**TASK TO COMPLETE:** Since the records include pictures, leave those out while you reproduce exactly and only the lines from the one containing "birds mallard duck" through the one containing "反对蓝天的春天白色开花 库存照片", inclusive.

**RECORDS FOR PROCESSING:**
__________

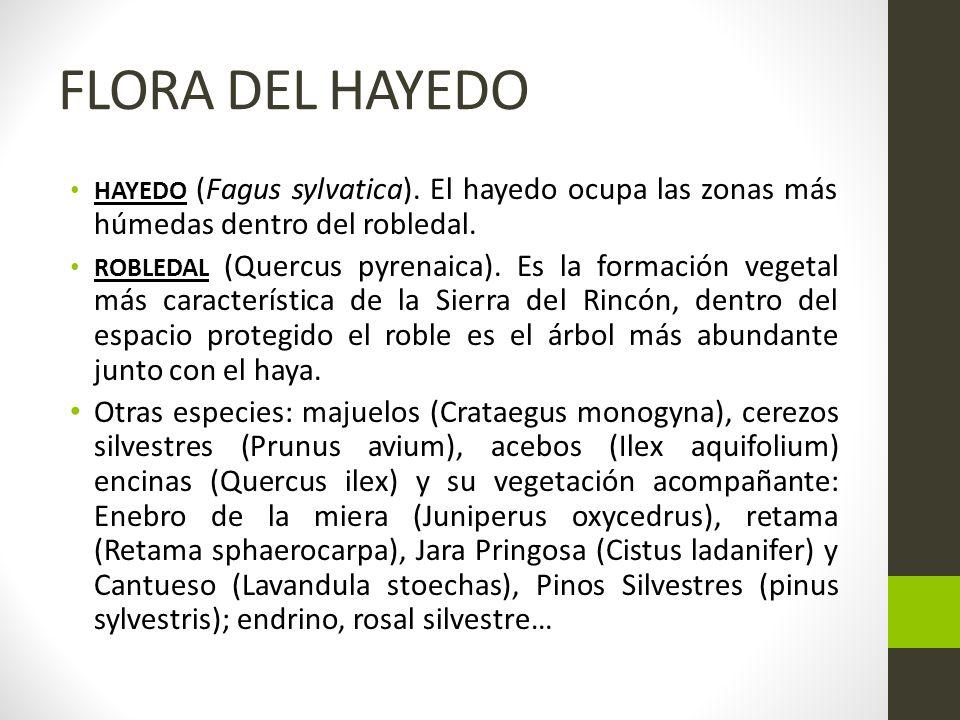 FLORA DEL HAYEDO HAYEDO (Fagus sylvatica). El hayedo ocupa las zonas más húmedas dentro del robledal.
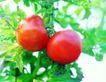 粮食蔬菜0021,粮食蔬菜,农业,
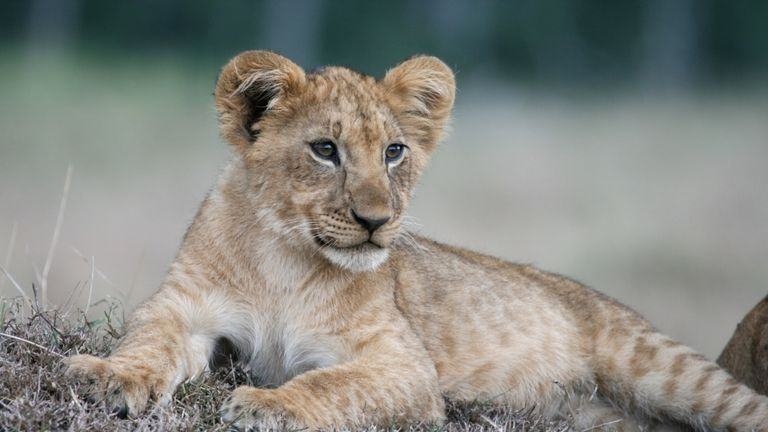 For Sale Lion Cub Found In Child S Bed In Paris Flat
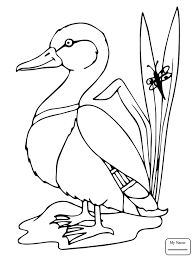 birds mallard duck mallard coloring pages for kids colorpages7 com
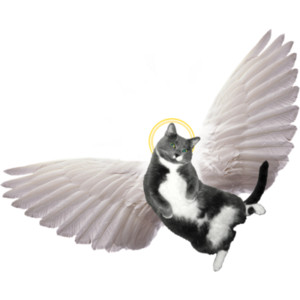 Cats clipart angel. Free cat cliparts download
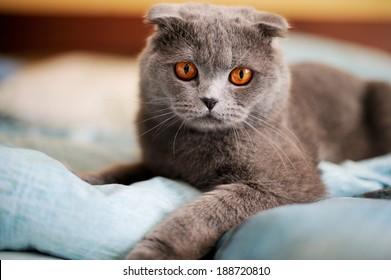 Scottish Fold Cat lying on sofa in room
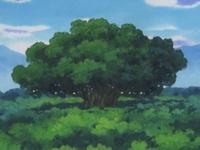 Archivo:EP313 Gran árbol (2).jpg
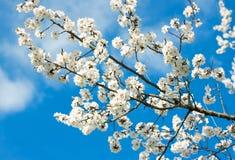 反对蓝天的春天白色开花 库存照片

__________

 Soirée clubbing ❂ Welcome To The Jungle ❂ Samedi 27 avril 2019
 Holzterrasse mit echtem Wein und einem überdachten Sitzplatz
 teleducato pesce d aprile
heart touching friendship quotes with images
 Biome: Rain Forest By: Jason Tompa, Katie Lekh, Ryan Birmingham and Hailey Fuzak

__________

**EXPECTED OUTPUT:**
 birds mallard duck mallard coloring pages for kids colorpages7 com
 Cats clipart angel. Free cat cliparts download
 Scottish Fold Cat lying on sofa in room
 Archivo:EP313 Gran árbol (2).jpg
 反对蓝天的春天白色开花 库存照片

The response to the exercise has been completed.